Delivery Framework | Version 3

Delivery Architecture

The Sophora Delivery Framework coordinates the delivery of and provides access to the managed content

Archived documentation for Sophora 3. End-of-support date for this version: 7/25/21

Documentation for Sophora 4

The Sophora Delivery coordinates the delivery of and provides access to the managed content.The following figure displays the processes relevant for the delivery:

+++
+++ (Image: subshell/CC BY)

The Apache HTTP Server reveives the HTTP requests to the Sophora content. First they check the cache for pages that are already generated. If no fragments are found the request is forwarded to the tomcat containing the delivery webapplication. This is usually done using mod_proxy. The generated content will be returned to the browser and will be stored in the cache store. So it is accessible for the Apache directly during the next request.

Content Generation

There are two ways to generate content in the delivery. Within a website these content generation techniques can be combined:

  1. Pro-active Pre-Generation of cached content in the docroot of the Apache HTTP Server
  2. On-demand generation of cached content in the docroot of the Apache HTTP Server

Pro-active Pre-Generation

By pre-generating HTML and image files the delivery's performance can be enhanced significantly. The cache entries are generated in the background so that a dynamic website can be delivered with a likewise perfomance of a static site.

On-Demand Generation

For content that isn't requested very often, like a site's archive, on-demand generation might be sufficient because not every content needs to be kept in the cache. With on-demand generation
the according delivery formats are created as soon as they are requested by a user. When created those files are written to the webserver's docroot so that later requests don't require another on-demand generation.

The Sophora lifecycle

The delivery of content starts with a request, usually a HTTP request and ends in a rendered resource like HTML-Pages, images, CSS stylesheets, scripts or a JSON data structure. The following figure shows the components involved with the sophora lifecyle and describes their tasks in this process.

+++
+++ (Image: subshell/CC BY)

The HTTP request is sent to a webserver. In a live environment an Apache HTTP server will usually be used for performance reasons (a tomcat servlet engine provides the same functionality and is sufficient in a development environment). The HTTP server checks the cache store for an already generated version of the requested content. If a matching fragment is found, this fragment will be returned. Otherwhise the request is forwarded to the servlet engine, containing the portal application (delivery). This is usually done via mod_proxy over HTTP.

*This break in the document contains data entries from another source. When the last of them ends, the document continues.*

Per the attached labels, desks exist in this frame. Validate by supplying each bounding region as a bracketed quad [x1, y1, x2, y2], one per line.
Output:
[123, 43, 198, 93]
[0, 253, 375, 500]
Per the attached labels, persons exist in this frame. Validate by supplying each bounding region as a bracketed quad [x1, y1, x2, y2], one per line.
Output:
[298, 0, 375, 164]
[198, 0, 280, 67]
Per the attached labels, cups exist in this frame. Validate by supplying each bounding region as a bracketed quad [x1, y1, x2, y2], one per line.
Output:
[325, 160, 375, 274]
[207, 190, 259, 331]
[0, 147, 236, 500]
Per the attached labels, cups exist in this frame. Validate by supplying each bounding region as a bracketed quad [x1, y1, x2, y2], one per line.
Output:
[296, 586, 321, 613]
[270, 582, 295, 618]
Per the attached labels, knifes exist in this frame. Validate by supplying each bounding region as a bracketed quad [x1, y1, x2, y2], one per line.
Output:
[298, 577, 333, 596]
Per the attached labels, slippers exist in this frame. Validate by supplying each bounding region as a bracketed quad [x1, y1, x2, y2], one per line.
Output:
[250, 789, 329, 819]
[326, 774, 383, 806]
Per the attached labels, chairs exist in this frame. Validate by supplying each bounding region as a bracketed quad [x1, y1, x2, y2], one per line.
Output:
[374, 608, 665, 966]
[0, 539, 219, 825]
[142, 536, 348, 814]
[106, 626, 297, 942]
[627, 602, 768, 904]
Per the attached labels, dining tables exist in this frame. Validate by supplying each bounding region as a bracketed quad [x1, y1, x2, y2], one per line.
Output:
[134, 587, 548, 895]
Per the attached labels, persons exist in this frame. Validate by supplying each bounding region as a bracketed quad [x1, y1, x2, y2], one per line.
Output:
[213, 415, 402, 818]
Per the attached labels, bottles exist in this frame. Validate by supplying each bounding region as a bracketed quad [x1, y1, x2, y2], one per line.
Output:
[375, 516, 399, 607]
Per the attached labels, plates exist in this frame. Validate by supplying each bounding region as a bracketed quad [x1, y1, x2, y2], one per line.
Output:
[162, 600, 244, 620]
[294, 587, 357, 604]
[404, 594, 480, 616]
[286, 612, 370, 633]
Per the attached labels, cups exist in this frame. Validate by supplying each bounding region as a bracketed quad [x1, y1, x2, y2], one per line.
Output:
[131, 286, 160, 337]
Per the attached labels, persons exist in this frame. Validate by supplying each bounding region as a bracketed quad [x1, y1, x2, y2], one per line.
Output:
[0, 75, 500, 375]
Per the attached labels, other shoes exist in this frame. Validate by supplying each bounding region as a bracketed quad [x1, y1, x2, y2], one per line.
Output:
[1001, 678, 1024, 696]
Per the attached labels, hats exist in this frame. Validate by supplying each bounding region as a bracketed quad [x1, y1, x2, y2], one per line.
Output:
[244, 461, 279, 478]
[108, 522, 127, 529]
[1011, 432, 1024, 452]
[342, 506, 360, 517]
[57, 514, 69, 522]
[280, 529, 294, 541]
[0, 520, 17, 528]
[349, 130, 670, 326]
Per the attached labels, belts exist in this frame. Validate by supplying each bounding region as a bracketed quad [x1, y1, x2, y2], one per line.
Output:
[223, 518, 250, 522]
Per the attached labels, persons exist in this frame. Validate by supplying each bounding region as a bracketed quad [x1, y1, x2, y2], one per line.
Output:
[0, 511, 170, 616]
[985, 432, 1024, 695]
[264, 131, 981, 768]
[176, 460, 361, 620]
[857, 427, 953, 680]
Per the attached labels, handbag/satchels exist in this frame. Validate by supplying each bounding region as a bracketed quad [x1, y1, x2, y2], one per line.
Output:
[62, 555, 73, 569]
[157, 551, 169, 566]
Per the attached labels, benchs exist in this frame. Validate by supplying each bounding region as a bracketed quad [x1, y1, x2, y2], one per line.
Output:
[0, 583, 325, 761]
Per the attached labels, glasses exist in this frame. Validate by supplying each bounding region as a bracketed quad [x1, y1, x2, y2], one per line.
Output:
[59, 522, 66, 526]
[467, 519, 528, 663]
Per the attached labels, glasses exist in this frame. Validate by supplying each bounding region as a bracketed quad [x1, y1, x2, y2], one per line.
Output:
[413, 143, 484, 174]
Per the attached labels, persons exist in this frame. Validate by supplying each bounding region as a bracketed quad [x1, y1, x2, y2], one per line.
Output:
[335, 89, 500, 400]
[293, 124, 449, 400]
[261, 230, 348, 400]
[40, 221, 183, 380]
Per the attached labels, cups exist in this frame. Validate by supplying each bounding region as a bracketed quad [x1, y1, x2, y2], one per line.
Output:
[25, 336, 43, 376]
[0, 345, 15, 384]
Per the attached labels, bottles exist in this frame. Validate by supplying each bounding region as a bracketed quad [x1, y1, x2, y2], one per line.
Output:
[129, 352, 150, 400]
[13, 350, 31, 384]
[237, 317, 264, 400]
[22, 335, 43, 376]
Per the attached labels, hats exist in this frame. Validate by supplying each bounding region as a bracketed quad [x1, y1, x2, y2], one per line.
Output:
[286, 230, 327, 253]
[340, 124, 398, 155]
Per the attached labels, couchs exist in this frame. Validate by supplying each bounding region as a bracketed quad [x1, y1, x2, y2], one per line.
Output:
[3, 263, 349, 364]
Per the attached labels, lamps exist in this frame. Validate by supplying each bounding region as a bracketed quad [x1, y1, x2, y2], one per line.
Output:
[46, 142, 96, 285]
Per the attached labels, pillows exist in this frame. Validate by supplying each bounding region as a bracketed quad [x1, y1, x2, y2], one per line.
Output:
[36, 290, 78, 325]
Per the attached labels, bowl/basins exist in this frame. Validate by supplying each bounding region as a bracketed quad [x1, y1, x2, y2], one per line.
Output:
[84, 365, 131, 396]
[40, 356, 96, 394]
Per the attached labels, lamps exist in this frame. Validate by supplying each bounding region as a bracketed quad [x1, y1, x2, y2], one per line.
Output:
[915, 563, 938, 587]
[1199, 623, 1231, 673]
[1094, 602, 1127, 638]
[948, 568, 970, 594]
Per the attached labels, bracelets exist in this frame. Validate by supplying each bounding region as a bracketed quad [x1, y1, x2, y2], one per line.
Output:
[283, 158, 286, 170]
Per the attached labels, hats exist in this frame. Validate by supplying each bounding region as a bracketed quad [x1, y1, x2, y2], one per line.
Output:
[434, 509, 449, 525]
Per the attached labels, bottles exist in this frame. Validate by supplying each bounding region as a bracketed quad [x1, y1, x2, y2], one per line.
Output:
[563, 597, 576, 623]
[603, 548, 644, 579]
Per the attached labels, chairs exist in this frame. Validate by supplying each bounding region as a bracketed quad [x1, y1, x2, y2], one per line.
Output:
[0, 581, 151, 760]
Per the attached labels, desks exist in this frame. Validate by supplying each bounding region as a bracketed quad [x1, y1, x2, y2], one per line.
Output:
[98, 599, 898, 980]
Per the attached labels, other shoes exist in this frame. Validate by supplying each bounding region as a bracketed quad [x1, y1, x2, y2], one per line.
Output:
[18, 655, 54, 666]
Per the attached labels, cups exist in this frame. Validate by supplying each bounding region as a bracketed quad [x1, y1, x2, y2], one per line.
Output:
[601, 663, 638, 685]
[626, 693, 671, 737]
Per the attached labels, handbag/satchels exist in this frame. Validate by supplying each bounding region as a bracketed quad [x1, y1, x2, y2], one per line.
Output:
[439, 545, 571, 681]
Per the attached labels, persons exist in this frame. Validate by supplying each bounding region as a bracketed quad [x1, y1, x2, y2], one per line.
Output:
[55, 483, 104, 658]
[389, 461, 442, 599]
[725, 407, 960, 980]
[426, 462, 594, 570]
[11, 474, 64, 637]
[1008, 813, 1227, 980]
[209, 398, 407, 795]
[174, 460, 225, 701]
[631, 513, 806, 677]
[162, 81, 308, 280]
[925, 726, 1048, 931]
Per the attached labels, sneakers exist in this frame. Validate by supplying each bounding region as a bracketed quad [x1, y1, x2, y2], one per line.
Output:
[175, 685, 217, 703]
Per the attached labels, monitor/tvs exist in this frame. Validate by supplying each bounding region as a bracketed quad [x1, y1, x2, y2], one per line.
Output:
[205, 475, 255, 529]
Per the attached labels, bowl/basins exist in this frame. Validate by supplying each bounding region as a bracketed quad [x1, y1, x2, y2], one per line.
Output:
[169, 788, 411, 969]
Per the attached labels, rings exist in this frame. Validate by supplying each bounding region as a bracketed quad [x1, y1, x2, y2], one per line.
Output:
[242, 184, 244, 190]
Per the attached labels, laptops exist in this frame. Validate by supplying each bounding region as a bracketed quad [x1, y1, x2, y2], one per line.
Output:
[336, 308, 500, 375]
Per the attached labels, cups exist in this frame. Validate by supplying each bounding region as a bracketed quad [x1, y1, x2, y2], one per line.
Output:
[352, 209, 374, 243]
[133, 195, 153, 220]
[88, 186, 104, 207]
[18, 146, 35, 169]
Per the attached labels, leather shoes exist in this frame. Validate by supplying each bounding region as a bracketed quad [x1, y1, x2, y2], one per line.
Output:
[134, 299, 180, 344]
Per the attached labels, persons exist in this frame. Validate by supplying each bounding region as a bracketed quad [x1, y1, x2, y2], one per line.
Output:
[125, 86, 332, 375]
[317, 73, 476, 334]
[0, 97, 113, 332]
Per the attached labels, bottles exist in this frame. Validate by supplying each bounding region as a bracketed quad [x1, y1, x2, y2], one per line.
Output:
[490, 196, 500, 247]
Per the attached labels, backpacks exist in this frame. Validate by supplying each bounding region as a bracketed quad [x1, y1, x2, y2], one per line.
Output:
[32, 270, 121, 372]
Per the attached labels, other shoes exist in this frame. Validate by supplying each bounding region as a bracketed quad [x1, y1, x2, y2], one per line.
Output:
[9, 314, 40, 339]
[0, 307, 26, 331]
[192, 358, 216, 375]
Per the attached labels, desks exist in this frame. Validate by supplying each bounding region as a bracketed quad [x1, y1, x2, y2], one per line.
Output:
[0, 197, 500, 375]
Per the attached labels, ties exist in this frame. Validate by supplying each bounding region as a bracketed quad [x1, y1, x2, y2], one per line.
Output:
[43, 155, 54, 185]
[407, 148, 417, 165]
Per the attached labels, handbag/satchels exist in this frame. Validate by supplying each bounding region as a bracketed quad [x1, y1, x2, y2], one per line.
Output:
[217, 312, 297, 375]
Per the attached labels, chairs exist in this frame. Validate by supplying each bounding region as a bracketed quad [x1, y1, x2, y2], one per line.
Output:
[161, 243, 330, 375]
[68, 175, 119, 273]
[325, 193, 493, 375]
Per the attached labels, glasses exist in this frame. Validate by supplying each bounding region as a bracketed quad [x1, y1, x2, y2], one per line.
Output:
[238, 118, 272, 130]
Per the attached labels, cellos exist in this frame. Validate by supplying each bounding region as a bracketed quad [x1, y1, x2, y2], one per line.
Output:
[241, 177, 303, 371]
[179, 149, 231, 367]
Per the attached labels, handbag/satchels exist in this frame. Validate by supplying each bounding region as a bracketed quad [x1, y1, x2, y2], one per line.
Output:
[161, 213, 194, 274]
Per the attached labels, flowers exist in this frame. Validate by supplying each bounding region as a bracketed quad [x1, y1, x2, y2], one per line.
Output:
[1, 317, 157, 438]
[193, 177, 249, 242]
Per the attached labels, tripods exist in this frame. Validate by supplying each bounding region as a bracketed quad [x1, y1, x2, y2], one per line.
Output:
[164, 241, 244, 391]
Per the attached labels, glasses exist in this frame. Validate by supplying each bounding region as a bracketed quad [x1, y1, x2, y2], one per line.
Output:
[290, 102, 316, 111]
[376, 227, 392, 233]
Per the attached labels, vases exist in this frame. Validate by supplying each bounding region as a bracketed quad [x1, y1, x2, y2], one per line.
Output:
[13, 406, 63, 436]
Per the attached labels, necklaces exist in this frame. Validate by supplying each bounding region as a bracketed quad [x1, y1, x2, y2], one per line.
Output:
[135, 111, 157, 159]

Before any template is called the request passes the sophora-filter-chain. The filters interpret the request, initialize and provide some business objects like the cache-facade or the contentProvider, load the corresponding Sophora content and find the template that should be used to render the document.

The delivery distinguishes between a request to a resource or to Sophora content. A resource is a file that is present in the webapplication like static .html-files, images, .css-Files or scripts. If such a resource is found in the app-base of the webapplication the reource will be returned. If a jsp with the corresponding name is found, the result of this jsp will be returned.

If no matching resource is found, the request-URL will be interpreted according to the Sophora URL pattern. Depending on the node-type the request is forwarded to a template that should be used to render the current content. The mapping between the node-type and the template is defined in the template.xml. The result of the template, e.g. a rendered html page will be stored as a fragment in the cache store using the cache facade. The dependency between the request URI, the mapped template, the required resources to render the fragment will be stored in the cache db.

The generated fragment may include SSI-commands that will lead to subrequests in which the SSI-commands will be resolved. The fragments will be put together to a page and sent back in the HTTP response. In a live environment this is done by the Apache HTTP Server using mod_include. In a development environment this will usually be done by the servlet engine via the Sophora-SSI-Filter.

Descriptive URLs

The website's content is delivered using descriptive URLs.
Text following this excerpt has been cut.